■ Data lines
• • • •

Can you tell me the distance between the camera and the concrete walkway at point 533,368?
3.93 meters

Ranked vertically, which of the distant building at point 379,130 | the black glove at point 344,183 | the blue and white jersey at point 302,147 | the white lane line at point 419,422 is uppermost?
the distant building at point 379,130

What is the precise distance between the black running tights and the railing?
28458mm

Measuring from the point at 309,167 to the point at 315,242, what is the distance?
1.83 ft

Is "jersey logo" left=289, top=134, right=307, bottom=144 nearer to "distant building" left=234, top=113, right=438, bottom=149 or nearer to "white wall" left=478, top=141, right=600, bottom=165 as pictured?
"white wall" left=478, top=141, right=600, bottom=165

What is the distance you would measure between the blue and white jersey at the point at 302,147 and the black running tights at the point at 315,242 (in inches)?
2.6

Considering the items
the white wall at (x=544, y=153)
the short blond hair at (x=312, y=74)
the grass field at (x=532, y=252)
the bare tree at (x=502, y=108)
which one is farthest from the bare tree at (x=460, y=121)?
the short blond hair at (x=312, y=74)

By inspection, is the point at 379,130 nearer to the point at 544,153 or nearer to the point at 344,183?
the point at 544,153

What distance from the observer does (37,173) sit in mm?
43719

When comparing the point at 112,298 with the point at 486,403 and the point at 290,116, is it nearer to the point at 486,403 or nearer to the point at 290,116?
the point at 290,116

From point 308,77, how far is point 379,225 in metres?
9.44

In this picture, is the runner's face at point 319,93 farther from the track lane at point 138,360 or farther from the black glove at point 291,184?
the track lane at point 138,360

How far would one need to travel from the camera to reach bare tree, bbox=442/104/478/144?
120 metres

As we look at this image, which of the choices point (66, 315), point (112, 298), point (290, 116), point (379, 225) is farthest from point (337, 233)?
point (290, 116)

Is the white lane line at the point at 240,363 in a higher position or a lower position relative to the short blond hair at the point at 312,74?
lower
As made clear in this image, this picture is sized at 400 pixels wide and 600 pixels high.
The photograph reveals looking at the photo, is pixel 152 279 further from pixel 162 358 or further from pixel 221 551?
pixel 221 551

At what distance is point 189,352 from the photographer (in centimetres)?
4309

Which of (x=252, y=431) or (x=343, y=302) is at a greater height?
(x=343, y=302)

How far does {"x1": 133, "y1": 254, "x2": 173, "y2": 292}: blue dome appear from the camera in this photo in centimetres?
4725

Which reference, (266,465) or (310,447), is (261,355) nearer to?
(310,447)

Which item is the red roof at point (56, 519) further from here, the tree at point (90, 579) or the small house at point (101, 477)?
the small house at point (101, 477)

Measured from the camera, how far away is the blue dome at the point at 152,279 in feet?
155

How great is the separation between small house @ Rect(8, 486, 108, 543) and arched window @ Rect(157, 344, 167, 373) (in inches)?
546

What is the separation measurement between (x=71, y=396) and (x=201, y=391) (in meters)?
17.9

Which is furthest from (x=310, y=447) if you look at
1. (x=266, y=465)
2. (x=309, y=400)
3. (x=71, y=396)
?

• • • •

■ Request
Pick out every line of the records above that contains the word "further" and copy each one in full.

■ Finished task
The photograph reveals looking at the photo, is pixel 152 279 further from pixel 162 358 or further from pixel 221 551?
Which item is the red roof at point (56, 519) further from here, the tree at point (90, 579) or the small house at point (101, 477)?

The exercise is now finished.